According to analysts, global exchanges hold approximately 2.5 million BTC, of which Japanese exchanges account for only 1%–2%. This is confirmed by trading volumes: over the past 24 hours, the largest trading platforms in the Land of the Rising Sun processed only 658 BTC in spot trades. By comparison, platforms like Coinbase and Binance handle daily trades of tens of thousands of BTC each.
Briefly about the essence of the study
According to analysts at XWIN Research Japan, Japanese crypto exchanges account for no more than 1–2% of all Bitcoin reserves held on centralized exchanges worldwide. This means that the Japanese spot market’s influence on global price movements is limited and largely synchronizes with international trends.
Numbers and observations
The research team provides the following key figures and observations:
- Analysts estimate the total volume of BTC stored on centralized exchanges at approximately 2.5 million coins.
- Japanese trading platforms account for approximately 1–2% of this volume.
- Over the past 24 hours, the largest Japanese platforms have only traded 658 BTC in spot trades—a figure significantly lower than that of players like Coinbase or Binance, whose daily spot turnover amounts to tens of thousands of BTC.

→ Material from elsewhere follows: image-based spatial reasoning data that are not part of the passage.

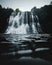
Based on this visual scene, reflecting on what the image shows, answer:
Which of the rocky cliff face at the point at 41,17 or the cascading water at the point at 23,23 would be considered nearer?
the rocky cliff face at the point at 41,17

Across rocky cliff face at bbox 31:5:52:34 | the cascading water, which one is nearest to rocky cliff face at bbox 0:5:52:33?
rocky cliff face at bbox 31:5:52:34

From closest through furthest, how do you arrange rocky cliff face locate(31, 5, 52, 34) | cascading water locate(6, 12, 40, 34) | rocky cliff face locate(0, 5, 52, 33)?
rocky cliff face locate(31, 5, 52, 34)
rocky cliff face locate(0, 5, 52, 33)
cascading water locate(6, 12, 40, 34)

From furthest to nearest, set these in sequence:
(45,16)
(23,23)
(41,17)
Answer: (41,17) < (45,16) < (23,23)

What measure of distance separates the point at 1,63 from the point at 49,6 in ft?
70.7

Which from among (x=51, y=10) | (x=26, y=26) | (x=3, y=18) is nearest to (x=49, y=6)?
(x=51, y=10)

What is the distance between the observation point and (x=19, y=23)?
2481 centimetres

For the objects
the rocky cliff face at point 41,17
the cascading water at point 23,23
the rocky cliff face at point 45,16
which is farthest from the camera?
the cascading water at point 23,23

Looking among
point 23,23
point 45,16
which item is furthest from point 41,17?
point 23,23

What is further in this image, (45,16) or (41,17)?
(41,17)

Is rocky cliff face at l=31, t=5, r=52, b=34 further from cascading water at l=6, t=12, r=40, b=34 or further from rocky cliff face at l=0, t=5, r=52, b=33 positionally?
cascading water at l=6, t=12, r=40, b=34

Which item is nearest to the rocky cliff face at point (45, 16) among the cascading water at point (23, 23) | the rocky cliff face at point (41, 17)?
the rocky cliff face at point (41, 17)

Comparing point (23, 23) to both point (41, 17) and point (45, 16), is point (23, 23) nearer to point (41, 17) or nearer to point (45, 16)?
point (41, 17)

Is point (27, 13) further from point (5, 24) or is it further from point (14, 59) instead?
point (14, 59)

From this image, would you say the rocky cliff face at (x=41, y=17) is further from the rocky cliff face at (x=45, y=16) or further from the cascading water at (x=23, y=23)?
the cascading water at (x=23, y=23)
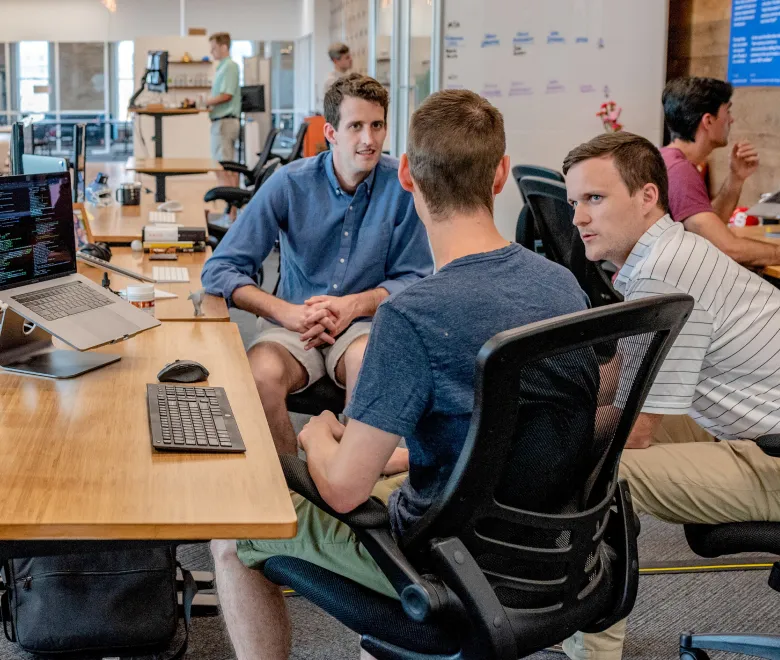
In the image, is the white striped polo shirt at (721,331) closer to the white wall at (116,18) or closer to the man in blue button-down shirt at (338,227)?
the man in blue button-down shirt at (338,227)

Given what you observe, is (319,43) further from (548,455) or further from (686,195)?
(548,455)

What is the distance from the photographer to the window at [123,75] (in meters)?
17.7

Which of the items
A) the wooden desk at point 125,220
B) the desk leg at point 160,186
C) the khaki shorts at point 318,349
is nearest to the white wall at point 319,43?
the desk leg at point 160,186

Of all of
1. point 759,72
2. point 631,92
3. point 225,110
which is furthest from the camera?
point 225,110

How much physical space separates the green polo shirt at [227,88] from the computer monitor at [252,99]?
636 millimetres

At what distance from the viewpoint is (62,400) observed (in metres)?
1.88

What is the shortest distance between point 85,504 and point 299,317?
1.36 metres

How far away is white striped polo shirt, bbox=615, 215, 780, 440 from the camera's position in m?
1.99

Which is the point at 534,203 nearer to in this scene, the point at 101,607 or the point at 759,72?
the point at 101,607

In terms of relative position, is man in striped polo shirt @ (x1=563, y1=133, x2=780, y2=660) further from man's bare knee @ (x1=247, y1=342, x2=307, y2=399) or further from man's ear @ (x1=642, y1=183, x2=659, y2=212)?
man's bare knee @ (x1=247, y1=342, x2=307, y2=399)

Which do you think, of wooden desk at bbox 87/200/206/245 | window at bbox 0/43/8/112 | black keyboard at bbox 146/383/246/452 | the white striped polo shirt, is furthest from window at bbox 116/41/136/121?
the white striped polo shirt

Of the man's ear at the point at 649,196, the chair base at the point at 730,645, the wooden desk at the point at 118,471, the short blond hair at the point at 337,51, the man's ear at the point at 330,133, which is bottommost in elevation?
the chair base at the point at 730,645

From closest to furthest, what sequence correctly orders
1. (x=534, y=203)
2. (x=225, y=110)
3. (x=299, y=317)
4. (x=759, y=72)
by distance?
(x=299, y=317)
(x=534, y=203)
(x=759, y=72)
(x=225, y=110)

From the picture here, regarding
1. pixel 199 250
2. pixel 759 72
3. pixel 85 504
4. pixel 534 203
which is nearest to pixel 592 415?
pixel 85 504
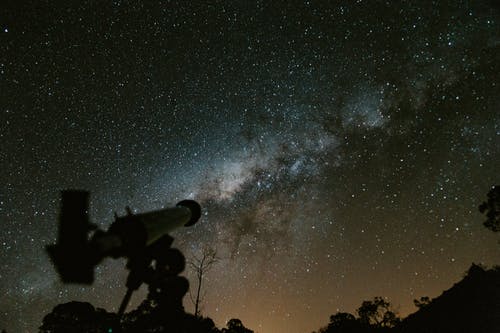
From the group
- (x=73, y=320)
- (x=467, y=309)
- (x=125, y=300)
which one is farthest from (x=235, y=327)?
(x=125, y=300)

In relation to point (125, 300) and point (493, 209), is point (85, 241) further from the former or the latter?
point (493, 209)

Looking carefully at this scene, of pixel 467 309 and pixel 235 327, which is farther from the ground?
pixel 235 327

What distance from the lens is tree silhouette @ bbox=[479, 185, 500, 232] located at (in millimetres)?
28906

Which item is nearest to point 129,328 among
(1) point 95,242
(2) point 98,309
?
(2) point 98,309

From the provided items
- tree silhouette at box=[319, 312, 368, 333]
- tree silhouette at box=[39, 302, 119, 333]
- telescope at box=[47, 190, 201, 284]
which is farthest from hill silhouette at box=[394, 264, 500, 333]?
telescope at box=[47, 190, 201, 284]

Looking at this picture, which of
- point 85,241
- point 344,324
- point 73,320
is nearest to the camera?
point 85,241

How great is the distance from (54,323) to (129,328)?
19.1ft

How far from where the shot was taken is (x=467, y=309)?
105 feet

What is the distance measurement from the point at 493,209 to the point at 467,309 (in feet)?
30.7

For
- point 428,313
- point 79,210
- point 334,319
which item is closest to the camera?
point 79,210

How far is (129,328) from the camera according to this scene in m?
27.3

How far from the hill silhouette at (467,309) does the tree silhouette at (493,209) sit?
6.22m

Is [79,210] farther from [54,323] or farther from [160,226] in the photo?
[54,323]

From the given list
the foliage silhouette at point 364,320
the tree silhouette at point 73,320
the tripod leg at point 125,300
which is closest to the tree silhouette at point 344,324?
the foliage silhouette at point 364,320
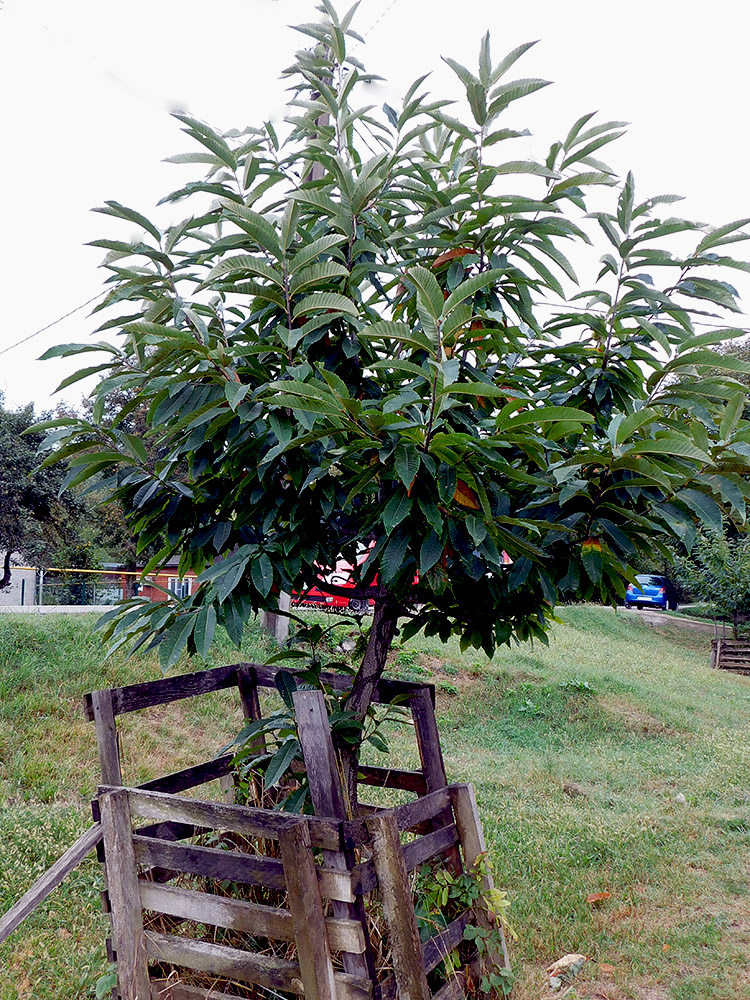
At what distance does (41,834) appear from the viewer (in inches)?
182

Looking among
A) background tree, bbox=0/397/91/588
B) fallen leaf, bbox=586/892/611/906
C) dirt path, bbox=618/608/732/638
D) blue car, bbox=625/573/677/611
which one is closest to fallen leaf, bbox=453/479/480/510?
fallen leaf, bbox=586/892/611/906

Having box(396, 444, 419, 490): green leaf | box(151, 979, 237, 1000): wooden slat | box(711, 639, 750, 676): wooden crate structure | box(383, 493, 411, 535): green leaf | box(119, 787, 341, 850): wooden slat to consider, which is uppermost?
box(396, 444, 419, 490): green leaf

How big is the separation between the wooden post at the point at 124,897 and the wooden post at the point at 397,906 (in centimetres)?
88

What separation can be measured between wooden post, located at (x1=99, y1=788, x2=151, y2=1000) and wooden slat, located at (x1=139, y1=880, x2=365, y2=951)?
2.4 inches

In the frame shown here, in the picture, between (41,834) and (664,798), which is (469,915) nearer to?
(41,834)

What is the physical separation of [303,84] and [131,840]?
278 cm

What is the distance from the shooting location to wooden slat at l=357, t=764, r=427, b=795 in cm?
321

Why Japan’s share is small – factors
The authors of the analysis identify several reasons explaining the modest contribution of Japanese exchanges to global reserves and liquidity:
- Strict regulation. After early legalization of cryptocurrencies, Japan built a detailed oversight system under the Financial Services Agency. This improves security but also limits capital flows and the speed of new product development.
- Market participant structure. Japanese exchanges are dominated by retail traders, while in the US and some other jurisdictions, institutional investors, capable of generating large spot flows, hold a significant share.

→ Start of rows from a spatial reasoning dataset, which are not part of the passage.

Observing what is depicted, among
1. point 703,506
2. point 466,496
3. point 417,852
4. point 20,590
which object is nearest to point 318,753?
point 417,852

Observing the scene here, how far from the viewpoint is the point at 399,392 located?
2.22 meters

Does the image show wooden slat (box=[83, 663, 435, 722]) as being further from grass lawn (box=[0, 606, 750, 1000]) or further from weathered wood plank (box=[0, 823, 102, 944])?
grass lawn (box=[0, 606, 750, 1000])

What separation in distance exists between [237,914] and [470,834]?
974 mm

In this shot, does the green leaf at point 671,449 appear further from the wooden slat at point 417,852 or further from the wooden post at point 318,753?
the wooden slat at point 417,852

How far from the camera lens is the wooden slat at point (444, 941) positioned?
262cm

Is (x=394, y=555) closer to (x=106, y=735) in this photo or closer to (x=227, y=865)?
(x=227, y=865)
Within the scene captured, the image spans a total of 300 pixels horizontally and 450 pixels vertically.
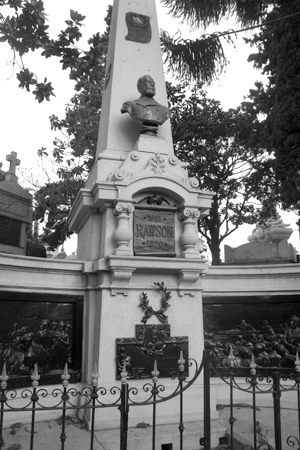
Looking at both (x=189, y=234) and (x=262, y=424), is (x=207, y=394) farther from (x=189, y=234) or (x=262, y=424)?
(x=189, y=234)

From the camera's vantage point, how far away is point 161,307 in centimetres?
567

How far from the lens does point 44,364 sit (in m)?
5.65

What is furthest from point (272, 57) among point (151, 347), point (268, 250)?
point (151, 347)

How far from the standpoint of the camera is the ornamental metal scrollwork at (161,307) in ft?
18.3

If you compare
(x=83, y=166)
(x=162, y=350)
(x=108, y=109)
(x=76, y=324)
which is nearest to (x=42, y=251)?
(x=76, y=324)

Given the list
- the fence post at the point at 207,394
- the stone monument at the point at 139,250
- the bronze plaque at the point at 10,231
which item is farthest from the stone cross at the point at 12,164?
the fence post at the point at 207,394

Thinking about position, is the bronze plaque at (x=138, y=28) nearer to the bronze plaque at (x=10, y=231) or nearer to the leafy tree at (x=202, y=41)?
the leafy tree at (x=202, y=41)

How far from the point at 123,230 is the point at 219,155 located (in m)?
11.8

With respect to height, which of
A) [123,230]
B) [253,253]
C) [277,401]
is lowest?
[277,401]

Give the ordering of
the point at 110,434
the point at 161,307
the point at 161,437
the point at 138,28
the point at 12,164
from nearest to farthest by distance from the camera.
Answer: the point at 161,437 → the point at 110,434 → the point at 161,307 → the point at 138,28 → the point at 12,164

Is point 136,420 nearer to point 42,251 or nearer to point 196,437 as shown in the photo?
point 196,437

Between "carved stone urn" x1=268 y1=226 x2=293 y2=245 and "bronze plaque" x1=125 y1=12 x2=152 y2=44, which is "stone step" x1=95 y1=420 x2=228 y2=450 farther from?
"carved stone urn" x1=268 y1=226 x2=293 y2=245

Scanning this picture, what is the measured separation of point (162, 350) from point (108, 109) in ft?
13.0

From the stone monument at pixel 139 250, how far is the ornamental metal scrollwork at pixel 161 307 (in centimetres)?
1
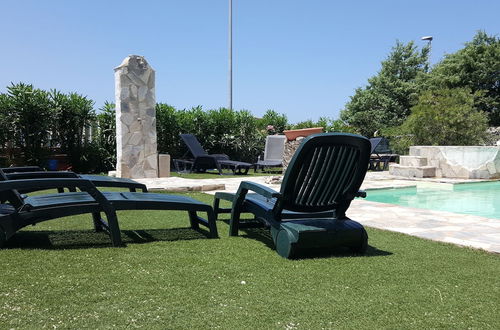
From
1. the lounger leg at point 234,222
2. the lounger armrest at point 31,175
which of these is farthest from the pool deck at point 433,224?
the lounger armrest at point 31,175

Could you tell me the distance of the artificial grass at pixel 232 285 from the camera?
92.3 inches

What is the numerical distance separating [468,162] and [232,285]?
12.8m

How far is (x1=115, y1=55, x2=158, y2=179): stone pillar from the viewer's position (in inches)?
442

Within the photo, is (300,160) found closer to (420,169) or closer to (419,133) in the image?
(420,169)

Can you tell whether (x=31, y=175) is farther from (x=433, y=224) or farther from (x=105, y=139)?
(x=105, y=139)

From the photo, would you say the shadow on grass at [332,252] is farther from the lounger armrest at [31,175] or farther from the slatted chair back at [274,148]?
the slatted chair back at [274,148]

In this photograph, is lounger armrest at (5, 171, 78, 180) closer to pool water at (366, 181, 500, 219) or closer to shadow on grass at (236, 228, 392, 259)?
shadow on grass at (236, 228, 392, 259)

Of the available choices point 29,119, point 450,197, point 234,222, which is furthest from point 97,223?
point 29,119

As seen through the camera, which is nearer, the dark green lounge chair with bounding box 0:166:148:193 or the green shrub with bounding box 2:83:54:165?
the dark green lounge chair with bounding box 0:166:148:193

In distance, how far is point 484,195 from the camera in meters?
10.2

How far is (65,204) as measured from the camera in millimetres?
3732

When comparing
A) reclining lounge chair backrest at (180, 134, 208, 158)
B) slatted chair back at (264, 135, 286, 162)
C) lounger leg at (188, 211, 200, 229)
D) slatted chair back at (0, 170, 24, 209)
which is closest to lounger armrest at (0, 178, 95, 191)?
slatted chair back at (0, 170, 24, 209)

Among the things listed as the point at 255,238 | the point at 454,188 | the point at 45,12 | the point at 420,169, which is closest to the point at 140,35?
the point at 45,12

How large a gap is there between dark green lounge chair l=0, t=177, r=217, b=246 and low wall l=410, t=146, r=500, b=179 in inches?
459
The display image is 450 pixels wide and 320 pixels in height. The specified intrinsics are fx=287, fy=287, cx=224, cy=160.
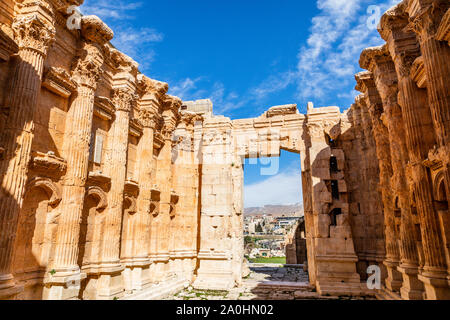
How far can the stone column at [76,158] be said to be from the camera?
6707 millimetres

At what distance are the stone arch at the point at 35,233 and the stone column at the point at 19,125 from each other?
1.92 feet

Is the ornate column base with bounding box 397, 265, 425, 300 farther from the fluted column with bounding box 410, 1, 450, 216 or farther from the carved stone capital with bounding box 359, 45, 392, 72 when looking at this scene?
the carved stone capital with bounding box 359, 45, 392, 72

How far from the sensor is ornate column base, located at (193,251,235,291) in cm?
1124

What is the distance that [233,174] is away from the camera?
1299 cm

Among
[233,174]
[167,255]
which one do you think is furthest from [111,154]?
[233,174]

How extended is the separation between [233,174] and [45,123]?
7806 mm

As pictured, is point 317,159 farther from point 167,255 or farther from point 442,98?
point 167,255

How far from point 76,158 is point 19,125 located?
1.73 metres

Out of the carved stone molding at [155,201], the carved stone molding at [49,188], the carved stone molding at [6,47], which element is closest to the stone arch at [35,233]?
the carved stone molding at [49,188]


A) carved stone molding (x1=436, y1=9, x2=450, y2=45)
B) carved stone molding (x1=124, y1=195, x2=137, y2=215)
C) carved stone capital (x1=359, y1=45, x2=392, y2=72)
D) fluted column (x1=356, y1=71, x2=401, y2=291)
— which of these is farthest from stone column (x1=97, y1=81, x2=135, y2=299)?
carved stone molding (x1=436, y1=9, x2=450, y2=45)

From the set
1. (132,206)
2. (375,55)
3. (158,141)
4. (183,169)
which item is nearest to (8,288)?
(132,206)

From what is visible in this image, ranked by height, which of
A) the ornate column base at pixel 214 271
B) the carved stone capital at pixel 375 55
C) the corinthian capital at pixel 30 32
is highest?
the carved stone capital at pixel 375 55

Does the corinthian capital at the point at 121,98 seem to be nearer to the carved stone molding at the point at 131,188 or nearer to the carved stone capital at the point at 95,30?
the carved stone capital at the point at 95,30

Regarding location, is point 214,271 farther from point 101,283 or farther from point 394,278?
point 394,278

- Liquidity shifts to derivatives. The popularity of trading derivatives (such as BitFlyer products or CFDs on some platforms) is drawing volumes away from spot and reducing the concentration of assets in exchange spot wallets.
Market and pricing implications
As a result of these factors, Japanese exchanges have little influence on global Bitcoin pricing: local prices tend to mirror global dynamics rather than dictate them. Nevertheless, the Japanese model has attracted attention as an example of how to combine a high level of oversight and investor protection with stable market performance.
What could change the situation?
Analysts note that significant changes in Japan’s role are possible through a number of institutional steps:
- Changes in tax policy making cryptocurrency investments more attractive for institutions.
- The authorization and launch of exchange-traded products such as cryptocurrency ETFs on the domestic market, which could attract large funds and increase spot liquidity.
- Reducing regulatory barriers for large participants and improving the infrastructure for institutional trading.
Summary
Currently, Japan remains a market with a strong focus on security, transparency, and protection for retail investors—it’s precisely these policies that ensure reliability but also limit scale and institutional presence. If the authorities take measures to stimulate institutional demand, the share of Japanese exchanges in global BTC reserves could increase.